In the Platts window BP bought from Socar 100,000 tonnes of Urals for July 25-29 loading at dated Brent minus $0.65 a barrel, traders said. That was up by 10 cents from Monday.
There was no activity for Urals, Azeri BTC, CPC Blend and Siberian Light in the Mediterranean in the afternoon trading session.
Kazakh state oil company Kazmunaigaz plans to replace expensive Urals crude with cheaper Mediterranean grades for its refineries in Romania, traders said.
Usually, KMG ships all its share of Urals from Novorossiisk to its majority-owned subsidiary Rompetrol Rafinare, which owns the Petromidia refinery, Vega refinery and Rompetrol Petrochemicals.

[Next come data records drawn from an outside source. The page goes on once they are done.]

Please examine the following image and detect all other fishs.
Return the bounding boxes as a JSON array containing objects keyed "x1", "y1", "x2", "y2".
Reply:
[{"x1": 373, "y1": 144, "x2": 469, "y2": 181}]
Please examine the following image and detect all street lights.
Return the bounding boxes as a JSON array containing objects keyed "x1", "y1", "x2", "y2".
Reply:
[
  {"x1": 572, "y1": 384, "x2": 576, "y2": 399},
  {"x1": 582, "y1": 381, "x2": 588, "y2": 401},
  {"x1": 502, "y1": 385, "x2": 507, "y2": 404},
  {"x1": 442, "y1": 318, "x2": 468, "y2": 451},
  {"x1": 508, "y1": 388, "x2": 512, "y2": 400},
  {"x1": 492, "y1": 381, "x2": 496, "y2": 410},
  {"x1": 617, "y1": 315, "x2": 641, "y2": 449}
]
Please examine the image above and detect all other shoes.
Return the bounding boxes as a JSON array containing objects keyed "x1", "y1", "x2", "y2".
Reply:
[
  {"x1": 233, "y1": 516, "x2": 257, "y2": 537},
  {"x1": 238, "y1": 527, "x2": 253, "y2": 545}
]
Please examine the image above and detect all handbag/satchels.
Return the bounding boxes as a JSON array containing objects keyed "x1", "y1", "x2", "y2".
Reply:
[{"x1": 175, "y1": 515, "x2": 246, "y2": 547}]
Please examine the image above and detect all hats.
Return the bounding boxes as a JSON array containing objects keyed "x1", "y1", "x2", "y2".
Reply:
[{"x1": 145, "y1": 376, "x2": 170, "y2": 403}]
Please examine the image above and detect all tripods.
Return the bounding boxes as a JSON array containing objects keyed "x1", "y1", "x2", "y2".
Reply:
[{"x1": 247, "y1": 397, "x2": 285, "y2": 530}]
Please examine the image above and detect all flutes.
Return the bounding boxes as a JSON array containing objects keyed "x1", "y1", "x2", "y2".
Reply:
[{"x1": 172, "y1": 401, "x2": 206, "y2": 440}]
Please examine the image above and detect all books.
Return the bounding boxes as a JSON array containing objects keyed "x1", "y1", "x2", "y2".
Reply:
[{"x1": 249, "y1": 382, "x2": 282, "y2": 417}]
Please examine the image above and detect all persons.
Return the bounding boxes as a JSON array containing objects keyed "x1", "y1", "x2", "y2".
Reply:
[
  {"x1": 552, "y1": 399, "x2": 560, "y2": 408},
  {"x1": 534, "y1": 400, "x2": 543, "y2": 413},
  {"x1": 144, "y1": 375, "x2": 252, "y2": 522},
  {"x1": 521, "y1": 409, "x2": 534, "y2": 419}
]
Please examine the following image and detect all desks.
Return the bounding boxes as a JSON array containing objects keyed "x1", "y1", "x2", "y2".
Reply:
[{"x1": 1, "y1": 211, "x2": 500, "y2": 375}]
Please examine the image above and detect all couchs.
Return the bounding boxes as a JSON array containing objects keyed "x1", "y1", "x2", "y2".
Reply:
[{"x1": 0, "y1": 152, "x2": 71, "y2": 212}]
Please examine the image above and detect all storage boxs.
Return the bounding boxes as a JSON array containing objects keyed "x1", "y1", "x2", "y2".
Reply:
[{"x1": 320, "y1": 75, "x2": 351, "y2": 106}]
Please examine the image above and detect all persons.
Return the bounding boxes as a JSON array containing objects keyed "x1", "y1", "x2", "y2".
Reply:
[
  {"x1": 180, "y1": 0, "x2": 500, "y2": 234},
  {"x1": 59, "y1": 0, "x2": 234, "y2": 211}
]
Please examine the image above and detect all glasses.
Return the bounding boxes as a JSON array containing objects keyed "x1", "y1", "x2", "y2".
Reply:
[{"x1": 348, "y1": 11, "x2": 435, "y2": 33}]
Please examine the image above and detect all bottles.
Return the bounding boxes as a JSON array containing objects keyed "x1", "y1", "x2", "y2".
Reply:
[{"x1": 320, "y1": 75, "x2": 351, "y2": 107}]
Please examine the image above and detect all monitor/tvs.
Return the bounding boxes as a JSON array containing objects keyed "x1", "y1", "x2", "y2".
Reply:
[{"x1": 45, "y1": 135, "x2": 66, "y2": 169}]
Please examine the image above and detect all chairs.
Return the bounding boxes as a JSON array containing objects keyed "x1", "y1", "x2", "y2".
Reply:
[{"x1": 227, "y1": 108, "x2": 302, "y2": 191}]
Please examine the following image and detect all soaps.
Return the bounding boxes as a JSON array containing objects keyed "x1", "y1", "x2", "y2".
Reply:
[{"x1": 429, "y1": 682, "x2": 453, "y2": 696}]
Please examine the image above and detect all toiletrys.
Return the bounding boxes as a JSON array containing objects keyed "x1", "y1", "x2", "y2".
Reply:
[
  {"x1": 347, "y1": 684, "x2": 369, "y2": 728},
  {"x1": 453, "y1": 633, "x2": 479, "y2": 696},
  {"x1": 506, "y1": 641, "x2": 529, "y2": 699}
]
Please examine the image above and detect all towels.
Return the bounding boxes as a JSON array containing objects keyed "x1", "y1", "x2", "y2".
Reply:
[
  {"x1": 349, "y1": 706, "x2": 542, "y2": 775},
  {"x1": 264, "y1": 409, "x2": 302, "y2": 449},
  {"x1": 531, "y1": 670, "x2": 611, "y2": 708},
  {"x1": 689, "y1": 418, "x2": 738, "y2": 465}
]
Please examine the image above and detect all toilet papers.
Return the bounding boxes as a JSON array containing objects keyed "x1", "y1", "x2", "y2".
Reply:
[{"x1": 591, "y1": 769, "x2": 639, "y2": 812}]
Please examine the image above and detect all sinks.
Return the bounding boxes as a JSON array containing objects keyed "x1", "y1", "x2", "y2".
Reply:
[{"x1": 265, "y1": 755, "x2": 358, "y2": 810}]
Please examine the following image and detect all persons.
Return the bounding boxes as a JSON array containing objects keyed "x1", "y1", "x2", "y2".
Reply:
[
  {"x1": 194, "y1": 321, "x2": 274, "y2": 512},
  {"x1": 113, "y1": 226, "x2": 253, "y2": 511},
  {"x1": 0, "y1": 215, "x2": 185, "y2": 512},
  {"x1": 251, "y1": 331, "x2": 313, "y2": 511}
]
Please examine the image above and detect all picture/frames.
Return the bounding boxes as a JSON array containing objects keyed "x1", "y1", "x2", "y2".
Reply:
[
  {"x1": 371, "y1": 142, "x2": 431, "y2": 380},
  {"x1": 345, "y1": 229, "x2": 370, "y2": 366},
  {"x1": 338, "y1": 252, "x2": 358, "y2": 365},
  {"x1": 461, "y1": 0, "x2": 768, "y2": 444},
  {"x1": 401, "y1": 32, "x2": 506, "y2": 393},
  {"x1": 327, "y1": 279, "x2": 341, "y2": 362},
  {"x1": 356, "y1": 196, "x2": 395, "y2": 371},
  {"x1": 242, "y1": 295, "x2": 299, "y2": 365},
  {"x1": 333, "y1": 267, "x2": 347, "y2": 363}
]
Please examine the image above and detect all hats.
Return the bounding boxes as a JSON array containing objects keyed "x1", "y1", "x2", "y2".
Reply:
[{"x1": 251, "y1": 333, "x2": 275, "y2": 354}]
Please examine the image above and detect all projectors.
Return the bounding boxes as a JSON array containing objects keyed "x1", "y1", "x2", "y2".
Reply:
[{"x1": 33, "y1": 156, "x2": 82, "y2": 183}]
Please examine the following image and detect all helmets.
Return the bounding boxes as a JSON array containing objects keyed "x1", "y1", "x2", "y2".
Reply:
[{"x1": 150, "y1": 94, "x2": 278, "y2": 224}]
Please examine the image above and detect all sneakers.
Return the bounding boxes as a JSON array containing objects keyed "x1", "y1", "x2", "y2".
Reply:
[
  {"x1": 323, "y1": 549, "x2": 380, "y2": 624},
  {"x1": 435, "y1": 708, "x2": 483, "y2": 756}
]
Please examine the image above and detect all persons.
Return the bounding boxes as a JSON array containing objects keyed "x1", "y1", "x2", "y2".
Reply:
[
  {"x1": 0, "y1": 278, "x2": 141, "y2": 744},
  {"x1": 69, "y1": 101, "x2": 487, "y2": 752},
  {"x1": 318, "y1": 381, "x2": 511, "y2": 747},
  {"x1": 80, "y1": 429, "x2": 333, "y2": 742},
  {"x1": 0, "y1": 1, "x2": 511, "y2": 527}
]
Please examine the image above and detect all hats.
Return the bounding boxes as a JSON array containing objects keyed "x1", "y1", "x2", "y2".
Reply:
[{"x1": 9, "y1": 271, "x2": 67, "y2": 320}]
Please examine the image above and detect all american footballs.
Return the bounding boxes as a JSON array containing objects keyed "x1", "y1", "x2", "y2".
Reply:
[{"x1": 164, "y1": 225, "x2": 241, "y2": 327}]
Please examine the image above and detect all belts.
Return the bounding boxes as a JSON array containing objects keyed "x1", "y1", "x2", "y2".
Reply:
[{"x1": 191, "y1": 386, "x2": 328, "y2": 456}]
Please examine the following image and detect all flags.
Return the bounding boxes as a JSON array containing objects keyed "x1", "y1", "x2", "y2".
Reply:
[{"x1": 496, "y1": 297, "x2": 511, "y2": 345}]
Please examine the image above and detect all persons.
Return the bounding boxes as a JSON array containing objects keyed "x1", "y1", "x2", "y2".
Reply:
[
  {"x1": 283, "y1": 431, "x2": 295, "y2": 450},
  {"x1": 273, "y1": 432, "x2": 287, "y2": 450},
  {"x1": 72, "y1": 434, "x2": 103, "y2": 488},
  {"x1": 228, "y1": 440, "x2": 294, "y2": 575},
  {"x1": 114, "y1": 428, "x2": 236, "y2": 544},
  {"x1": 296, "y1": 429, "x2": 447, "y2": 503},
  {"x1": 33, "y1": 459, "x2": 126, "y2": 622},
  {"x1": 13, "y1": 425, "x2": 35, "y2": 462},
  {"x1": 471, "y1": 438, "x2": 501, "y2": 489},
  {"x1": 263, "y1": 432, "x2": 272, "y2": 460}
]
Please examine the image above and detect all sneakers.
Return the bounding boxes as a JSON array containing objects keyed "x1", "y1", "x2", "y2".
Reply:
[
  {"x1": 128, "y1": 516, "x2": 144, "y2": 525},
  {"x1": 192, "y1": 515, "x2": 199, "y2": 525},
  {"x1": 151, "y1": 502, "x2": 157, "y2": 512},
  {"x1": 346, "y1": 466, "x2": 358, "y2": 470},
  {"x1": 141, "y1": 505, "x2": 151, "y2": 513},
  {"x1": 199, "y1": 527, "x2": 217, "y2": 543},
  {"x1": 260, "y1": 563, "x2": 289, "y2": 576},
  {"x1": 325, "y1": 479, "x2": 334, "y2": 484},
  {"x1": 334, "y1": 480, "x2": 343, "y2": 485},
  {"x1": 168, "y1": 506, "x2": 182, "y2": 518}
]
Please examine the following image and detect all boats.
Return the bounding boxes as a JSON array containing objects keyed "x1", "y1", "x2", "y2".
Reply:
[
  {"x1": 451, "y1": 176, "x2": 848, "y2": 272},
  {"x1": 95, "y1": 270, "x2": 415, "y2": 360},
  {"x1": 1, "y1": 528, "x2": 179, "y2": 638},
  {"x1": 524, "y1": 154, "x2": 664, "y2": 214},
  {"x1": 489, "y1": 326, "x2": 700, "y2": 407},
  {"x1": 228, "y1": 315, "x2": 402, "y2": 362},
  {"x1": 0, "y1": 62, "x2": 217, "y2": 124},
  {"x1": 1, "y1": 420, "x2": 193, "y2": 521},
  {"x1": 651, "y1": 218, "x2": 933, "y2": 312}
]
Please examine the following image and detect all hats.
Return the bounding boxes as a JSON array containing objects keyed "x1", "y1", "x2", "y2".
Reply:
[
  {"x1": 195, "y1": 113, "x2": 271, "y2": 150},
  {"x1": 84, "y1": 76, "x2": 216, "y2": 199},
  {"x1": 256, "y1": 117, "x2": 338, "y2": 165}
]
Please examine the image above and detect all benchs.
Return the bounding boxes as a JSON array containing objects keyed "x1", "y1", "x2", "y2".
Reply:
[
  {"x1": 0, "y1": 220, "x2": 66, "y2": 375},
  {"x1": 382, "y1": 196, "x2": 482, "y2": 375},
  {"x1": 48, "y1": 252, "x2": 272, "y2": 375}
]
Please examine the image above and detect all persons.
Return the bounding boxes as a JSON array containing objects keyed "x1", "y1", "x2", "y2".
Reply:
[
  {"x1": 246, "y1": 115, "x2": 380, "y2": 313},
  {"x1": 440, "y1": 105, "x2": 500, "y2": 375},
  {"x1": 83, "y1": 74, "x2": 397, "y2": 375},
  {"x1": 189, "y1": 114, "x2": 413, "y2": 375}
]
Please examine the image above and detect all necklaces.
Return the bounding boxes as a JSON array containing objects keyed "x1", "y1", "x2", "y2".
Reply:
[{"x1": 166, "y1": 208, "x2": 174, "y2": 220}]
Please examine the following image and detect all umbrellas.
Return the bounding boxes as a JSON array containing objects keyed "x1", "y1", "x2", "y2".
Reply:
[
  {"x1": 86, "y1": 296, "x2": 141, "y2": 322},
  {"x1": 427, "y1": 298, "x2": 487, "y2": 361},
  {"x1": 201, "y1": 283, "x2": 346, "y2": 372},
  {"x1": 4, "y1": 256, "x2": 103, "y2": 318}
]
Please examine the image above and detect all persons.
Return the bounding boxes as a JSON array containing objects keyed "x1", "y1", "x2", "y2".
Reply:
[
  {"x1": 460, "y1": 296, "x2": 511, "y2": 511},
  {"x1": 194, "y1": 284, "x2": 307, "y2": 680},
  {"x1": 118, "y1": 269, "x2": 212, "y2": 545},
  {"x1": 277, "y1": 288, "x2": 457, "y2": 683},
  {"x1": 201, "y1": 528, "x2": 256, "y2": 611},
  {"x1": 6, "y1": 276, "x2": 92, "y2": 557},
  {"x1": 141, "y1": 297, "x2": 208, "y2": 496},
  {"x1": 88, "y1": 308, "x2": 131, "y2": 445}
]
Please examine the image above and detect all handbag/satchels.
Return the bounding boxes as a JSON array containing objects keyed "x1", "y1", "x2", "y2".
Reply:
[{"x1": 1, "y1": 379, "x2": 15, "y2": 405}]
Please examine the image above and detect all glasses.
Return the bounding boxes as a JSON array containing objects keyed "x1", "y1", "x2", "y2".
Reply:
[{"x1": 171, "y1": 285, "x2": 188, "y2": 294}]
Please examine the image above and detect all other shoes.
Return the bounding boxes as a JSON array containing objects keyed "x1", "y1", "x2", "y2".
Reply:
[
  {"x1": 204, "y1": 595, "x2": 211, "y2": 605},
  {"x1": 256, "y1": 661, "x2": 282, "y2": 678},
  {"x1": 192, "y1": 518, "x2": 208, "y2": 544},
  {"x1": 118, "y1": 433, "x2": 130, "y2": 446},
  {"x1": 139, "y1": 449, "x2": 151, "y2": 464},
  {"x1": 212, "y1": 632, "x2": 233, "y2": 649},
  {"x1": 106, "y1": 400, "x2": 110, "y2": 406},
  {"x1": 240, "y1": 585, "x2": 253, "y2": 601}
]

But Urals in the Mediterranean BFO-URL-E has been trading close to two-year highs for two months on limited supply, while ample loadings of light Caspian barrels, CPC Blend and Azeri BTC, have brought differentials of these grades close to historical lows, Reuters data shows.
It is more profitable to sell high-price Urals on the spot market and to refine other regional grades, traders said.
Kazakh state oil company KazMunaiGaz awarded Urals crude oil from Novorossiysk in July-December 2017 to two trading firms, BB Energy and Litasco, traders said.
KazMunaiGaz offered tender participants up to three cargoes monthly of 80,000 to 140,000 tonnes of Urals crude oil in July-December this year.
OPEC oil output rose in June by more than 300,000 barrels per day (bpd), according to figures the exporter group uses to monitor its supply, as a recovery in two nations exempt from a supply cut deal countered high compliance by many others.
The Organization of the Petroleum Exporting Countries agreed to cut output by about 1.2 million bpd from Jan. 1 to reduce a glut and support prices. Russia and 10 other non-OPEC states agreed to cut half as much.
Including Nigeria and Libya, which are exempt from the deal, output by all 13 OPEC members in June rose to about 32.47 million bpd, according to the average assessments of secondary sources OPEC uses to monitor its output. The figures were seen by Reuters.